The purpose of this study was to determine prescribing trends in a specialist glaucoma clinic in the UK. Specifically, the aims were to determine which drugs were prescribed as first-, second-, and third-line treatment, the persistence of first-, second-, and third-line treatment regimens, and the proportion of treatment decisions conforming to the European Glaucoma Society (EGS) guidelines.

Methods

A retrospective, non-interventional, single-center, case-note review was performed on a cohort of consecutive patients presenting to a specialist glaucoma clinic for follow-up.
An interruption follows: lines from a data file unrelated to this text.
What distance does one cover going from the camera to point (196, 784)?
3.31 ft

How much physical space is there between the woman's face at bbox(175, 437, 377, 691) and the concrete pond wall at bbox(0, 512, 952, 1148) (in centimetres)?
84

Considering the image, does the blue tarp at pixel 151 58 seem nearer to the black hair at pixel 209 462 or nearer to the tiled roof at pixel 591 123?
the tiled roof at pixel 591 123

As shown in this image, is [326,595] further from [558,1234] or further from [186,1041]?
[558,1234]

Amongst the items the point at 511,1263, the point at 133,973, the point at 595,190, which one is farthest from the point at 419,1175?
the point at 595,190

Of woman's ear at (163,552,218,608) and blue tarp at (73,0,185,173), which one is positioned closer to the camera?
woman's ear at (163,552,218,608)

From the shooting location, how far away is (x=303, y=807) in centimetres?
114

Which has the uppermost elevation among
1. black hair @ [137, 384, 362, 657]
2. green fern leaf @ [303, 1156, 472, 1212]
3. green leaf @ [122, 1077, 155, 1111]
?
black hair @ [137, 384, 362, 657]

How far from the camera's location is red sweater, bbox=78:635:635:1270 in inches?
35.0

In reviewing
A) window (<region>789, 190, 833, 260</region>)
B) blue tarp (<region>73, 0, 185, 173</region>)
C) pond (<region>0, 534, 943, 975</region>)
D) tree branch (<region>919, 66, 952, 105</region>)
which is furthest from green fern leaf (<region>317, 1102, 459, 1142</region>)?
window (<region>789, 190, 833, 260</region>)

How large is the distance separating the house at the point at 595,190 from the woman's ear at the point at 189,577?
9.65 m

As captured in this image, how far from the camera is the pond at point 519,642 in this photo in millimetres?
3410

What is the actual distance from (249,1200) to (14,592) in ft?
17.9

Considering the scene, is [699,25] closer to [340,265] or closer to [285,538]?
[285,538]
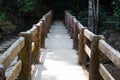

Inclusion criteria for the study were (1) a diagnosis of primary open-angle glaucoma or ocular hypertension, (2) glaucoma management entirely within the unit, and (3) minimum of 2 years of follow-up.

Results

A total of 114 case notes met the inclusion criteria. Mean age was 71 years (range 40–95 years). Mean length of follow-up was 56 months (range 24–180 months). Prostaglandin analogues (PGA) were the most popular first-line treatment in 73% of patients. As second-line treatment, PGA were again the predominant class, prescribed in 87% of cases, whereas beta-blockers (BB) were prescribed in 70% of cases. Carbonic anhydrase inhibitors (CAI) and alpha-2 agonists (AA) were more popular in third-line regimens. Second-line treatment was introduced at a mean of 28.0 months after first-line treatment (range 1–120 months, 95% CI 22.1–33.9 months). Third-line treatment was introduced at a mean of 22.9 months after second-line treatment (range 1–96 months, 95% CI 17.1–28.8 months). Breaches to EGS guidelines were most common for third-line treatment and included duplication of drug classes.

Discussion

There was a clear hierarchy of PGA as first-line, BB as second-line, while CAI and AA were considered third-line choices. First-line choices were generally in line with EGS guidelines. There was a tendency to breach guidelines by escalating treatment in dual steps rather than single steps (especially in third-line treatment). Combination drops were popular. In third-line treatment there was an increased incidence of prescribing errors. This data is important in terms of informing patients of the expected treatment course, to remind clinicians about best practice, and also to guide comparisons of cost-effectiveness with other treatment modalities.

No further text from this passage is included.